I quit drinking five years ago, and in the immediate days after my last beer I had a harrowing, paradigm-shifting thought: Did I have any real interests if drinking was removed from the equation? “Maybe you don’t even like the Red Sox,” a friend joked in the midst of this Matrix moment. “Maybe you just like drinking in a bar and the Red Sox are an excuse.” Put another way: What would I do with my free time if I couldn’t drink? Did I really enjoy eating out at restaurants, seeing live music, lounging at hotel pools, rooting for all things Boston sports, meeting up with friends or chilling on beaches? Or were these merely the socially acceptable settings — excuses — by which to get hammered? I learned the hard way that some of this was true. Case in point: Have you ever thought about how stupid the beach is? It’s really idiotic. Here’s what I mean.

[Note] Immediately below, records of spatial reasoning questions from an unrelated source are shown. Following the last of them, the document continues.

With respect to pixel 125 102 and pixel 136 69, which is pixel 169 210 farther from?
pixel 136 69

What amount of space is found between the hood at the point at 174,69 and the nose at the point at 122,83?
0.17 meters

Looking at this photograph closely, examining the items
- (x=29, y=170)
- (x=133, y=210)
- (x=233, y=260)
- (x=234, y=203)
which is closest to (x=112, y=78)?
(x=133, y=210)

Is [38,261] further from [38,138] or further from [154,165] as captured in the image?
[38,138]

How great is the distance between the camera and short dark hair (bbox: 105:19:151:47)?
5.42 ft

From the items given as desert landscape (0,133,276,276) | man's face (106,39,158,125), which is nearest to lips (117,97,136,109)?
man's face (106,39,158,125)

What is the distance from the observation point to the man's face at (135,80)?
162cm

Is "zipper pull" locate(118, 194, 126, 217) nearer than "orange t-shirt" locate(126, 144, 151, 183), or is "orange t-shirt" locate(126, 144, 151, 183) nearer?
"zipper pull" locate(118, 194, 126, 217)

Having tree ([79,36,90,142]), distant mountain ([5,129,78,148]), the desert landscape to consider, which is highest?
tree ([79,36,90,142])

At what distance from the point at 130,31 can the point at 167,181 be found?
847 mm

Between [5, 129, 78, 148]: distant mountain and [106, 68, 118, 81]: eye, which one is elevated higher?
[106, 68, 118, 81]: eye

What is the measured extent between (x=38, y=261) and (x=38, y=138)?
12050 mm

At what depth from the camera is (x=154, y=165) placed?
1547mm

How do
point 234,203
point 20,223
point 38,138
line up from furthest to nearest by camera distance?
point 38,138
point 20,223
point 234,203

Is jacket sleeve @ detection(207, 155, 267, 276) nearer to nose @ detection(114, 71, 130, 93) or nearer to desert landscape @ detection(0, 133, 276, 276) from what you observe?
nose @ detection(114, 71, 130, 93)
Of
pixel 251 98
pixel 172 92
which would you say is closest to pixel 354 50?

Are you planning to avoid the sun? Then you have no reason to be on a beach. Hard stop. The act of seeking out a place with an overabundance of that which you are trying to avoid — in this case, sunlight — is pure stupidity. I often act as a beach-gear mule and lug various sun-protection equipment — tents, umbrellas, cover-ups, sunscreens, bunkers — in the unrelenting heat, to then build a makeshift shelter so my beach guests can hide from the sun for the afternoon. Here’s an easier plan — don’t go to the beach. If you desperately want to evade the sun’s radiation and yet you’ve chosen to sit on a beach all day, you haven’t thought this through.
Sand is an abhorrent, abrasive material, made from quartz, basaltic lava and granite, among a million other sucky things. It’s beyond comprehension why we seek out vast areas filled with a trillion tons of this caustic substance. It’s like “hey, wanna go lie down on nature’s version of broken glass? I promise it will be burning hot thanks to all that sun.” Um, no. “Did I mention that it will stick to every part of your body and you’ll find it in your clothing for weeks?” Perfect. I’m in.
When kids see the ocean they see a giant toilet. True story: I was at a barbecue in Cape Cod over the July Fourth weekend and overheard two boys opine about the Atlantic Ocean’s usefulness. “You can go potty in the ocean AS LONG as it’s NOT poop,” said one. “But sometimes I poop, too,” said the other. Stop. Gross. No. And you know where you find lots of kids and lots of ocean? The beach.
What is there to do?
My question when I’m being asked to go to the beach is always this: “What are we going to do?” “You can read.” I can read? That’s something high school substitute teachers say to students when they’re half-assing the job. I know I can read. I don’t need to walk across burning shards and hide under an umbrella to do it. “You can relax.” Relaxing on the beach is doing what, exactly? Staring straight ahead at the water? I can enjoy that — for 30 seconds. Then what?
Gorgeous people, barely dressed
No argument here. But…
If we’re being honest with ourselves, the beach is like a stupidity convention. Whenever I’m at the the beach I’m usually stressed out by some moron doing something that’s in direct conflict with common sense. The last time I was at the beach, “relaxing,” we watched a father who, in the middle of a crowded area, broke out a baseball to play catch with his son. It was a touching moment between a young boy and his half-drunk dad, witnessed by about 50 of us lucky beachgoers sitting nearby. After a minute I realized he wasn’t playing catch, he was TEACHING the kid to throw. With an actual baseball. Guess what happened? Yes. An errant throw and a few screams later, and a nearby woman had a fresh bruise on her thigh. Relaxing.
The idea of the beach vs. reality
Most of us are chasing the idea of the beach, and I get that. I also want to go to a place that’s warm and fun, away from work and other responsibilities, where everyone is relaxing or playing water sports or listening to music, and half-naked pretty people walk about. That sounds amazing. Kind of like a fairy tale. Because it is. Whenever I think about the beach, inevitably the ’90s show “Baywatch” flashes through my head. When I lived in L.A. I saw the “Baywatch” crew filming one Sunday morning on the Santa Monica beach. Pamela Anderson was there. So was the Hoff. After a few minutes, Tommy Lee and a friend showed up too. When I looked around at the TV crew, the cast and the few other random L.A. locals standing there gawking (like me) that morning, we all had something in common. We all looked bored. You know why? The beach sucks.